> **THE TASK**
Would you return exactly the lines below from the line with "Стара джобна ножка" through the line with "2+1 Bedroom Apartment", both included, and nothing else, leaving out the pictures?

> **RECORD EXCERPTS**
_ _ _ _ _ _ _

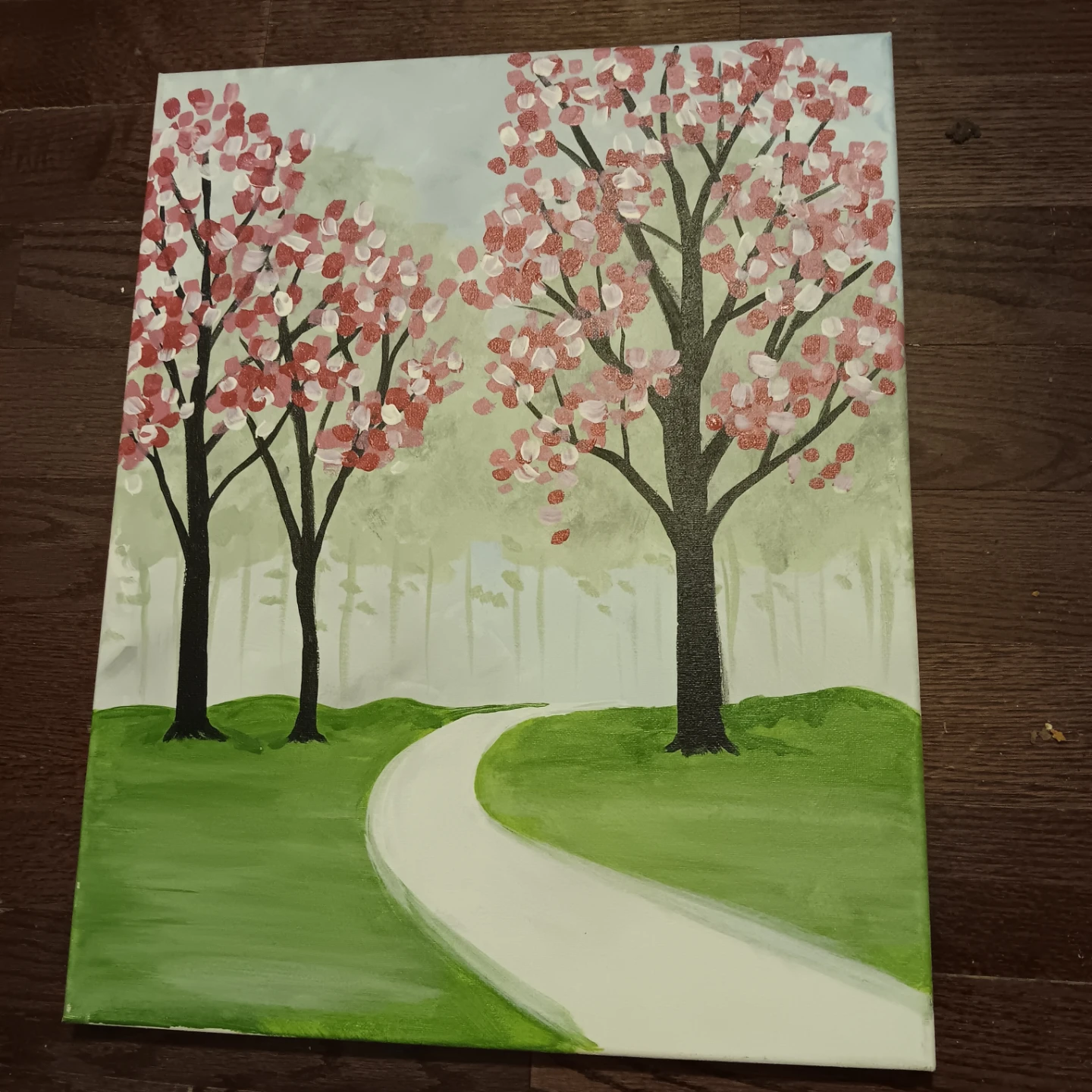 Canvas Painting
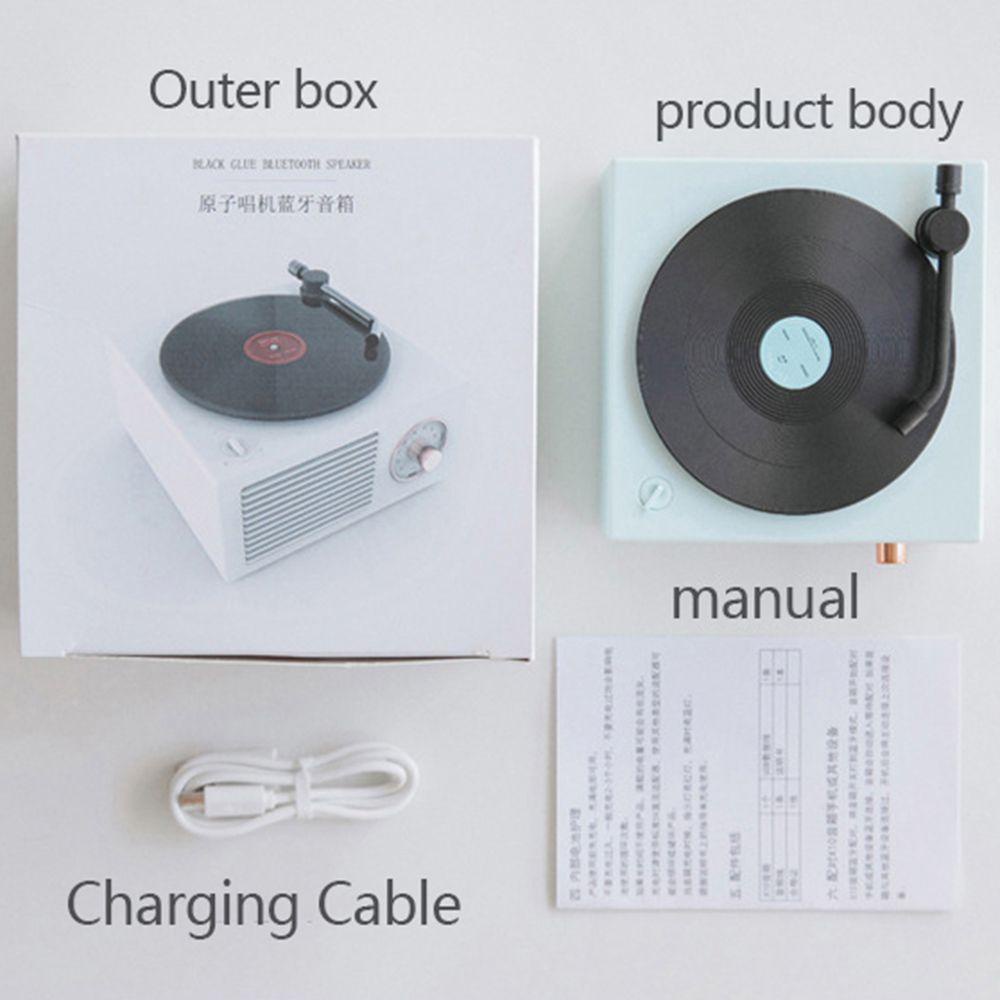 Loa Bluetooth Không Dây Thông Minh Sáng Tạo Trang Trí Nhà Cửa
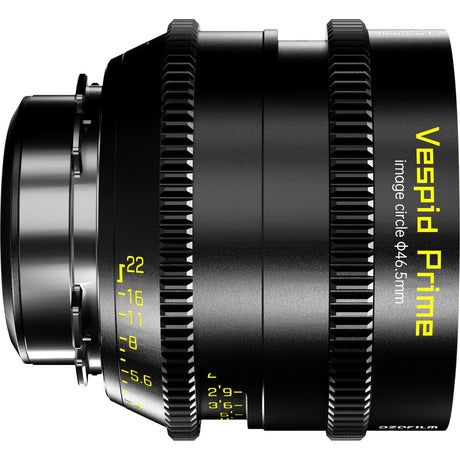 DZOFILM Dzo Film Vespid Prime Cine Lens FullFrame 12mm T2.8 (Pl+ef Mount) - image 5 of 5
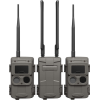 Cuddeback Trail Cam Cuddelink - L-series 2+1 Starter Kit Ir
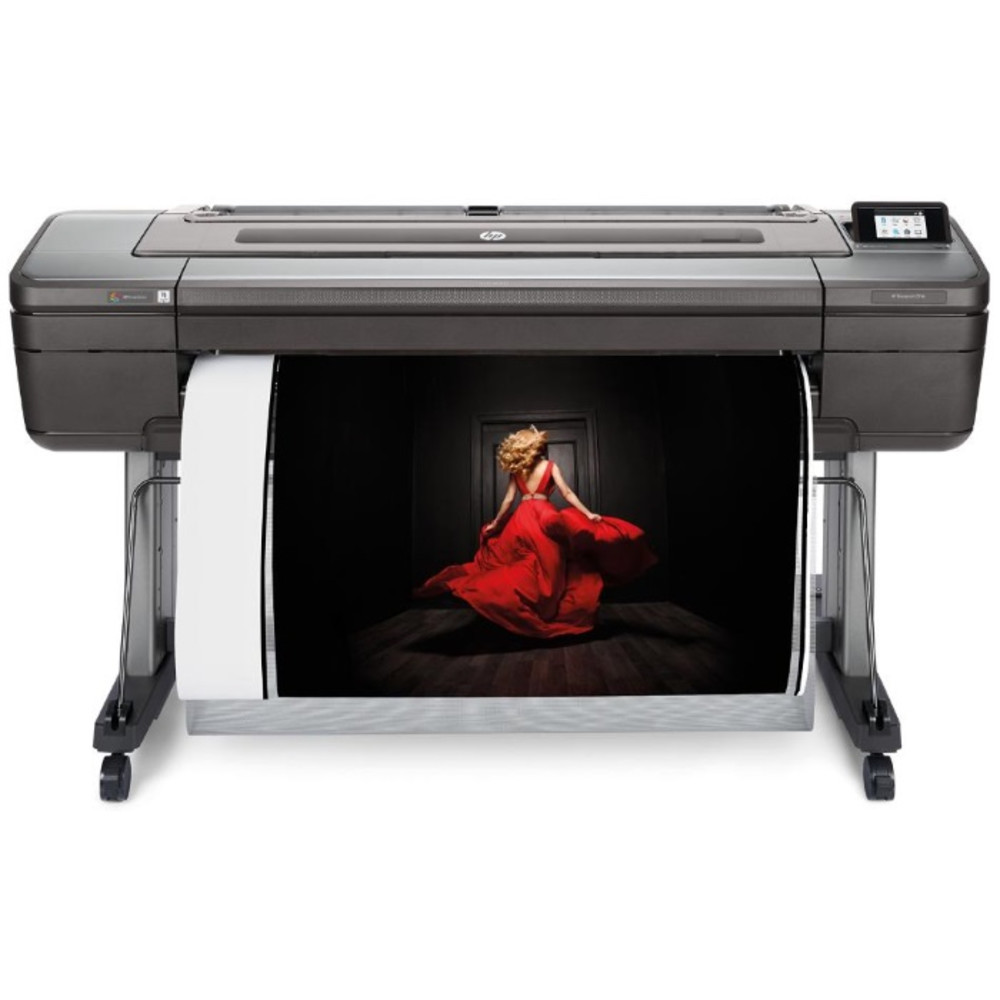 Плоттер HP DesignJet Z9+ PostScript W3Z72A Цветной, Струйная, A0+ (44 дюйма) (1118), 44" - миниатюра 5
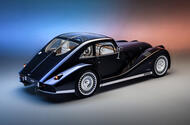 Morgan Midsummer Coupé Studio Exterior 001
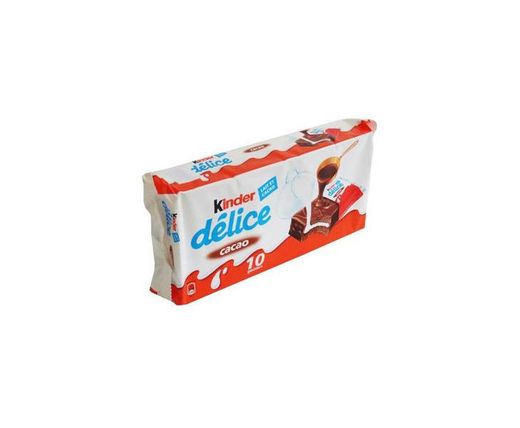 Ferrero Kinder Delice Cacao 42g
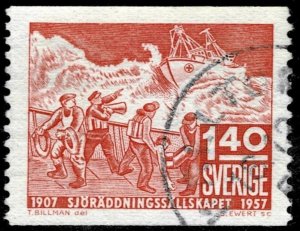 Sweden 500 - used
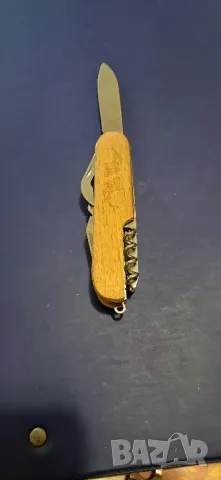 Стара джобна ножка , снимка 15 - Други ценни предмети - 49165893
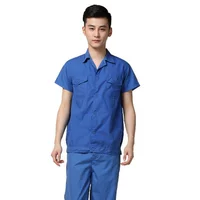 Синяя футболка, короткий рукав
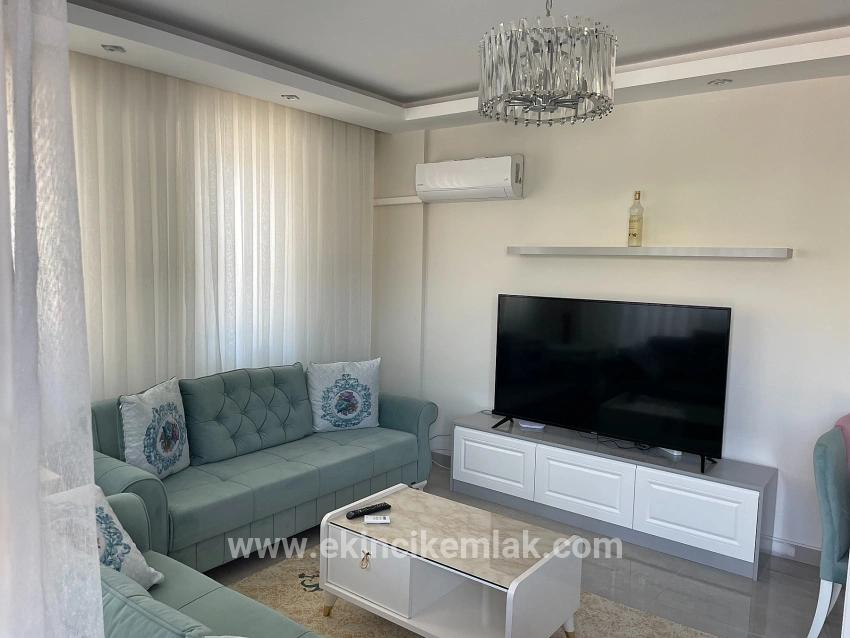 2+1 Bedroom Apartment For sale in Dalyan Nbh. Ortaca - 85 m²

_ _ _ _ _ _ _

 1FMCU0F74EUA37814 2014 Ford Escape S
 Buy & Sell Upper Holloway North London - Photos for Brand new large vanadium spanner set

_ _ _ _ _ _ _

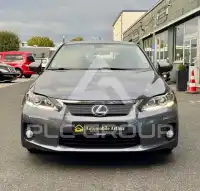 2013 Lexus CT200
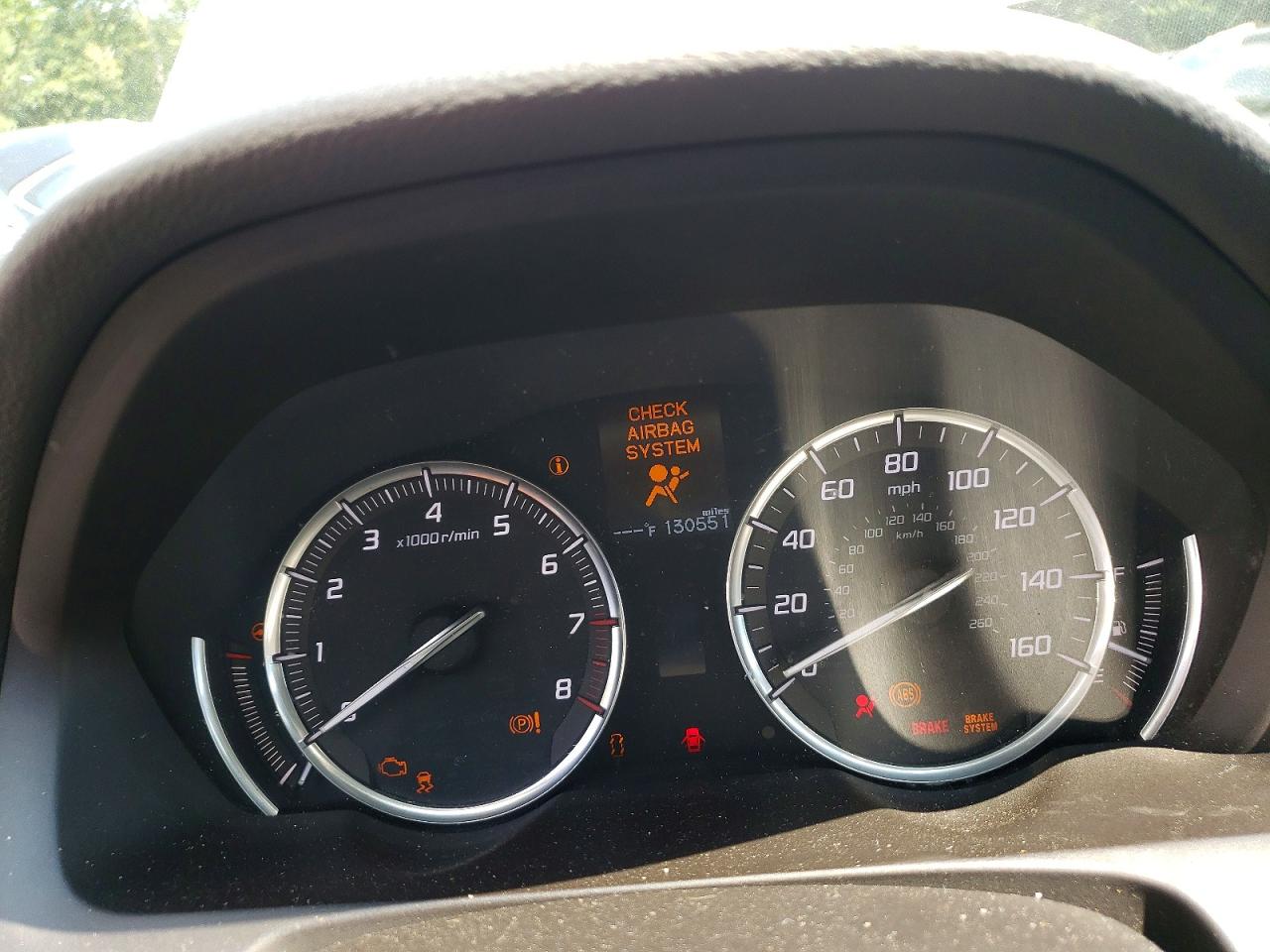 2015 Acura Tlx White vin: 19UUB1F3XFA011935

_ _ _ _ _ _ _

> **YOUR SOLUTION**
 Стара джобна ножка , снимка 15 - Други ценни предмети - 49165893
 Синяя футболка, короткий рукав
 2+1 Bedroom Apartment For sale in Dalyan Nbh. Ortaca - 85 m²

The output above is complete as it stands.